EXERCISE 1
Reproduce the article on Jake Paul and Anthony Joshua in full, word for word.
EXERCISE 2
Put everything in the records from the line containing "Is pixel 268" down through the final line of the records into a Markdown table with the columns Row and Line, leaving out blank lines.

TEXT
Jake Paul Says He’ll Get the Last Laugh vs. Anthony Joshua


Michael Collins - 12/15/2025 - Comments

Jake Paul doesn’t sound like he’s joking when he talks about how this ends, he sounds like someone who knows fights can slip out of control the second Anthony Joshua eases up.

Paul likes being counted out. That part checks out. Fighters who know they’re not supposed to be there usually do. What matters is what happens when the favourite doesn’t take them seriously enough early, then realises too late that the rounds are slipping in quiet ways.

Jake Paul Likes Being Dismissed

Paul isn’t pretending he’s the better boxer on paper. He’s leaning into the idea that people don’t think he belongs anywhere near a heavyweight like Joshua. That’s fine. I’ve seen worse fighters survive on that chip alone for longer than they should.

Joshua is the obvious pick. Bigger man. Longer career. Real miles. But that size advantage only matters if he’s willing to impose it without hesitation. Lately, that hasn’t always been his instinct. When Joshua senses danger now, he doesn’t rush. He pauses. He resets. And pauses are where underdogs steal rounds.

Age, Speed, and the Bit People Skip

Yes, Paul is younger. Yes, he’s quicker over short bursts. That doesn’t win you heavyweight fights by itself, but it can keep you alive long enough to make things uncomfortable. Especially against a fighter coming off a knockout loss who knows exactly how bad it can look when things go wrong.

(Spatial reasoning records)

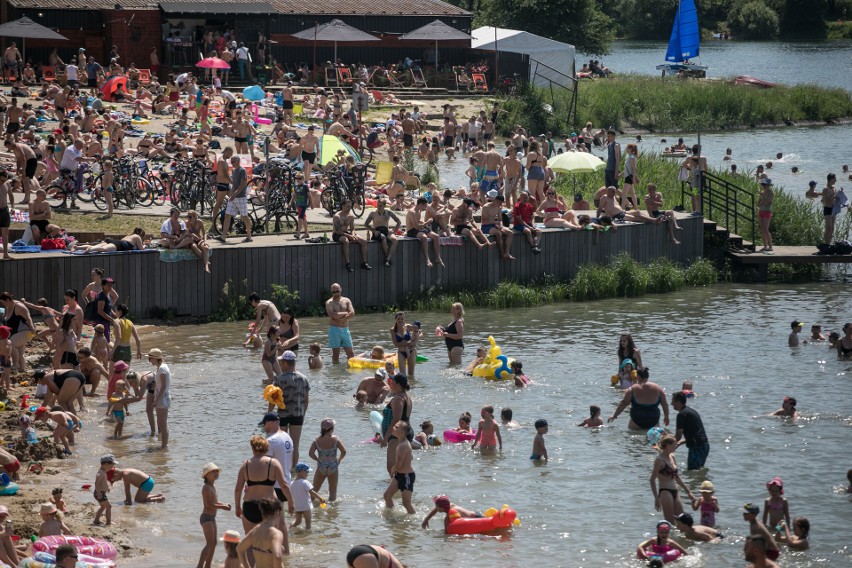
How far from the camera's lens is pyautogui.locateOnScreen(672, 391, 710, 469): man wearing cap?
636 inches

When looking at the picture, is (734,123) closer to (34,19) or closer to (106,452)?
(34,19)

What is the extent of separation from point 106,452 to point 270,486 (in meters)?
4.95

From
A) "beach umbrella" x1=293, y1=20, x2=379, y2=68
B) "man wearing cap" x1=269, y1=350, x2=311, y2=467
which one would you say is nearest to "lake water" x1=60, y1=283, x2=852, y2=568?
"man wearing cap" x1=269, y1=350, x2=311, y2=467

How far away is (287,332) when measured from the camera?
2008cm

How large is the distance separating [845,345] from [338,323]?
9.12m

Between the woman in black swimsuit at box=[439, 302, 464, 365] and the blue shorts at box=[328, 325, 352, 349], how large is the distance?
5.37 ft

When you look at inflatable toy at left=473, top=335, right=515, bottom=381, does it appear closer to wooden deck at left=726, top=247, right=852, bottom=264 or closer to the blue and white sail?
wooden deck at left=726, top=247, right=852, bottom=264

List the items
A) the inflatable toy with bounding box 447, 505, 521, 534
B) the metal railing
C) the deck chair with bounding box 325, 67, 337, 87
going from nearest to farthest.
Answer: the inflatable toy with bounding box 447, 505, 521, 534
the metal railing
the deck chair with bounding box 325, 67, 337, 87

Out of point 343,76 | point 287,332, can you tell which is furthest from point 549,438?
point 343,76

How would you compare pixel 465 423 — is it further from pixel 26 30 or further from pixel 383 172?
pixel 26 30

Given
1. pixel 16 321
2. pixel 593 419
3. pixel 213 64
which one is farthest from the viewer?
pixel 213 64

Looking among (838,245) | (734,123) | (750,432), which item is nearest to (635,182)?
(838,245)

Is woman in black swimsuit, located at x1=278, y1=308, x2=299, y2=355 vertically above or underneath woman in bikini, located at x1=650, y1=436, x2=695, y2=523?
above

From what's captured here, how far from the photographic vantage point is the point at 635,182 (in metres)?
30.2
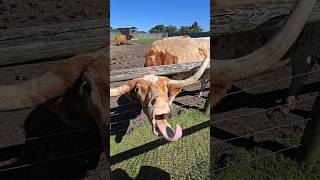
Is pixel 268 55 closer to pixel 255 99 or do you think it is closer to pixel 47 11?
pixel 47 11

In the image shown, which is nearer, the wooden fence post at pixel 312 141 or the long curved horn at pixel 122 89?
the long curved horn at pixel 122 89

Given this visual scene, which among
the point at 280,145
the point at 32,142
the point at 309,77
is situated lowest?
the point at 280,145

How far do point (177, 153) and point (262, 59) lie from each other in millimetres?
763

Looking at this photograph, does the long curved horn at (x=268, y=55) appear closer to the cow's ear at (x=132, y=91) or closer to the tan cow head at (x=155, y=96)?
the tan cow head at (x=155, y=96)

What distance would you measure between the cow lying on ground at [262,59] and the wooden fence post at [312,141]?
999 mm

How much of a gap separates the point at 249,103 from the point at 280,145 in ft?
1.43

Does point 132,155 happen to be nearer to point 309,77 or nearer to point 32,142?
point 32,142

WRITTEN ANSWER 1
Jake Paul Says He’ll Get the Last Laugh vs. Anthony Joshua


Michael Collins - 12/15/2025 - Comments

Jake Paul doesn’t sound like he’s joking when he talks about how this ends, he sounds like someone who knows fights can slip out of control the second Anthony Joshua eases up.

Paul likes being counted out. That part checks out. Fighters who know they’re not supposed to be there usually do. What matters is what happens when the favourite doesn’t take them seriously enough early, then realises too late that the rounds are slipping in quiet ways.

Jake Paul Likes Being Dismissed

Paul isn’t pretending he’s the better boxer on paper. He’s leaning into the idea that people don’t think he belongs anywhere near a heavyweight like Joshua. That’s fine. I’ve seen worse fighters survive on that chip alone for longer than they should.

Joshua is the obvious pick. Bigger man. Longer career. Real miles. But that size advantage only matters if he’s willing to impose it without hesitation. Lately, that hasn’t always been his instinct. When Joshua senses danger now, he doesn’t rush. He pauses. He resets. And pauses are where underdogs steal rounds.

Age, Speed, and the Bit People Skip

Yes, Paul is younger. Yes, he’s quicker over short bursts. That doesn’t win you heavyweight fights by itself, but it can keep you alive long enough to make things uncomfortable. Especially against a fighter coming off a knockout loss who knows exactly how bad it can look when things go wrong.

WRITTEN ANSWER 2
| Row | Line |
|---|---|
| 1 | Is pixel 268 55 closer to pixel 255 99 or do you think it is closer to pixel 47 11? |
| 2 | pixel 47 11 |
| 3 | In the image shown, which is nearer, the wooden fence post at pixel 312 141 or the long curved horn at pixel 122 89? |
| 4 | the long curved horn at pixel 122 89 |
| 5 | Given this visual scene, which among |
| 6 | the point at 280,145 |
| 7 | the point at 32,142 |
| 8 | the point at 309,77 |
| 9 | is situated lowest? |
| 10 | the point at 280,145 |
| 11 | How far do point (177, 153) and point (262, 59) lie from each other in millimetres? |
| 12 | 763 |
| 13 | Looking at this photograph, does the long curved horn at (x=268, y=55) appear closer to the cow's ear at (x=132, y=91) or closer to the tan cow head at (x=155, y=96)? |
| 14 | the tan cow head at (x=155, y=96) |
| 15 | What distance would you measure between the cow lying on ground at [262,59] and the wooden fence post at [312,141]? |
| 16 | 999 mm |
| 17 | How much of a gap separates the point at 249,103 from the point at 280,145 in ft? |
| 18 | 1.43 |
| 19 | Does point 132,155 happen to be nearer to point 309,77 or nearer to point 32,142? |
| 20 | point 32,142 |